It has been stipulated that we know what is good because we know God. In other words, God is the author of that which is good and he has allowed or revealed to us a capacity to recognize, that which is good.
But what is good?
There are many things; some are good, some maybe bad. And some neither good nor bad, they just are. And their goodness or badness might reflect a fleeting circumstance rather than some fundamental attribute.
So, what are we talking about?
But we know that morality varies across geography and time. Also, we comprehend and can grapple with the complexity of a moral dilemma. Like the one that faced Dietrich Bonheoffer when offered the opportunity to participate in an assassination plot against Hitler.
To kill is wrong. On the other hand, not to attempt to eliminate the evil that was Hitler would be wrong.
What’s the moral thing to do?
It seems Good is hard to define when considering it apart from a specific object or circumstance.
I’m reminded of a story, The Peace Child. According to Amazon’s description, “In 1962, Don and Carol Richardson risked their lives to share the gospel with the Sawi people of New Guinea. Peace Child told their unforgettable story of living among these headhunting cannibals who valued treachery through fattening victims with friendship before the slaughter. God gave Don and Carol the key to the Sawi hearts via a redemptive analogy from their own mythology. ”

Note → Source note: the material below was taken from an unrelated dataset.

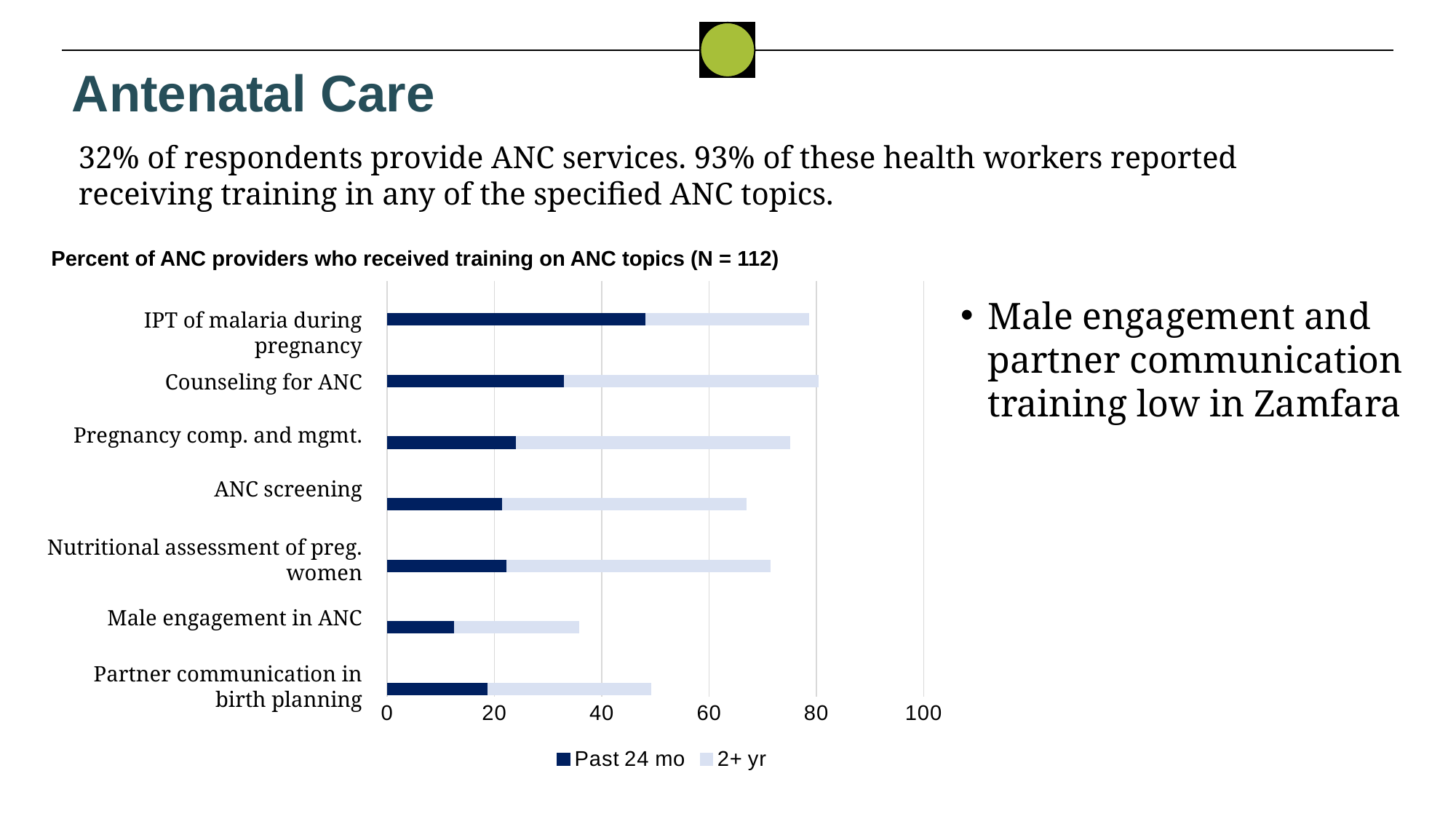
Which ANC topic has the lowest total bar length (Past 24 mo plus 2+ yr)? Male engagement in ANC Which has the larger Past 24 mo value: Counseling for ANC or Pregnancy comp. and mgmt.? Counseling for ANC What are the two series named in the chart legend? Past 24 mo and 2+ yr What is the title of the chart? Percent of ANC providers who received training on ANC topics (N = 112) Is the total bar length for Partner communication in birth planning greater or less than 60? less What kind of chart is shown on the slide? Stacked bar chart Is the total bar length for Pregnancy comp. and mgmt. greater or less than 60? greater How many ANC topics (categories) are plotted in the chart? 7 Which ANC topic has the lowest value for the Past 24 mo series? Male engagement in ANC Which ANC topic has the highest value for the Past 24 mo series? IPT of malaria during pregnancy Is the Past 24 mo value for IPT of malaria during pregnancy greater or less than 40? greater How many series does the chart legend list? 2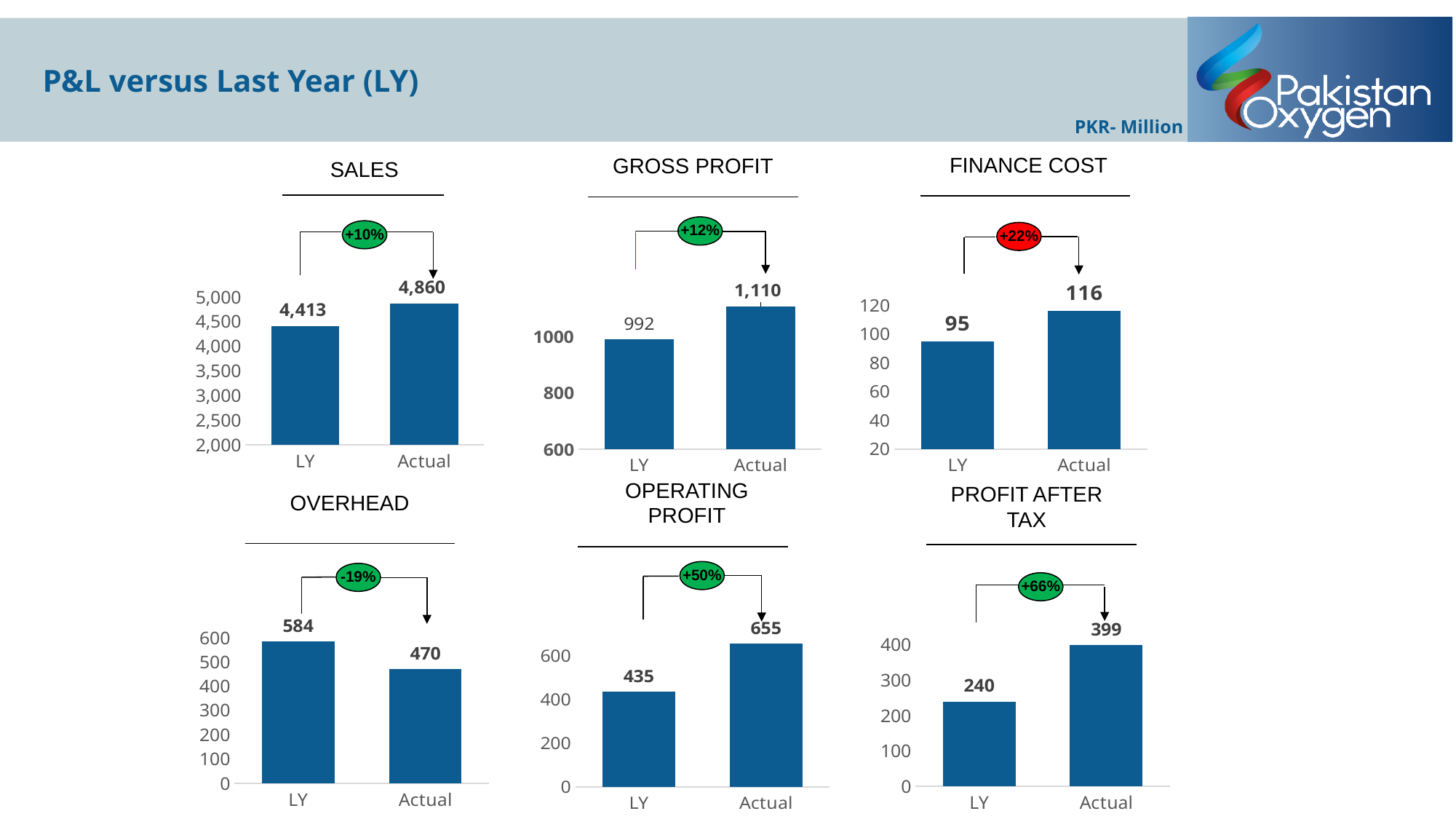
In the PROFIT AFTER TAX chart, what is the value for LY? 240 In the OPERATING PROFIT chart, what is the value for Actual? 655 In the OVERHEAD chart, what is the difference between LY and Actual? 114 In the SALES chart, what is the value for Actual? 4,860 How many charts are shown on the slide? 6 In the GROSS PROFIT chart, what is the value for LY? 992 In the SALES chart, what is the value for LY? 4,413 In the PROFIT AFTER TAX chart, what is the difference between Actual and LY? 159 In the FINANCE COST chart, what is the value for Actual? 116 In the GROSS PROFIT chart, what is the difference between Actual and LY? 118 In the OVERHEAD chart, which bar is higher, LY or Actual? LY What kind of chart is the SALES chart? Bar chart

The interesting thing about this story was that the Sawi people, upon hearing the story of Jesus, and thinking Treachery was the highest virtue, considered Judas to be the hero!
Without giving away the punch line for those who have not yet read the story, the Richardson’s were able to find a common point of perception regarding Good in the form of a sacrifice.
That got me thinking.
Perhaps, we know Good in part because we know sacrifice.
And we know sacrifice because we know God.
Now, “knowing God” in this instance, doesn’t mean necessarily a personal relationship with Jesus Christ dedicated to a life following his teachings. Knowing God in this instance is analogous to a tree knowing it needs to grow toward the sun. The tree knows this by its nature.
We seem to have a similar natural appreciation for Good when perceived in the context of Sacrifice.
How do I know we know sacrifice?
Movies like Saving Private Ryan, Schindler’s List, War Horse, actually come to think of it…a number of Spielberg movies….
We walk out of the theater having seen a movie like that, and we’re moved. Moved by the notion that there’s something right, something good about the sacrifice. And its not always a sacrifice of one for many. Saving Private Ryan was a story about the many sacrificing for just one.
Another example of sacrifice: Jesus dying on the cross.
And let’s not forget, for us.
That sacrifice, in time, did not begin our acquaintance or understanding of sacrifice. It served as the greatest example and in doing so revealed the author of the Good.
Now, we, created in his image, naturally move toward that truth like a tree grows toward the sun.
Unlike a tree, however, we know the identity of that good. It’s God.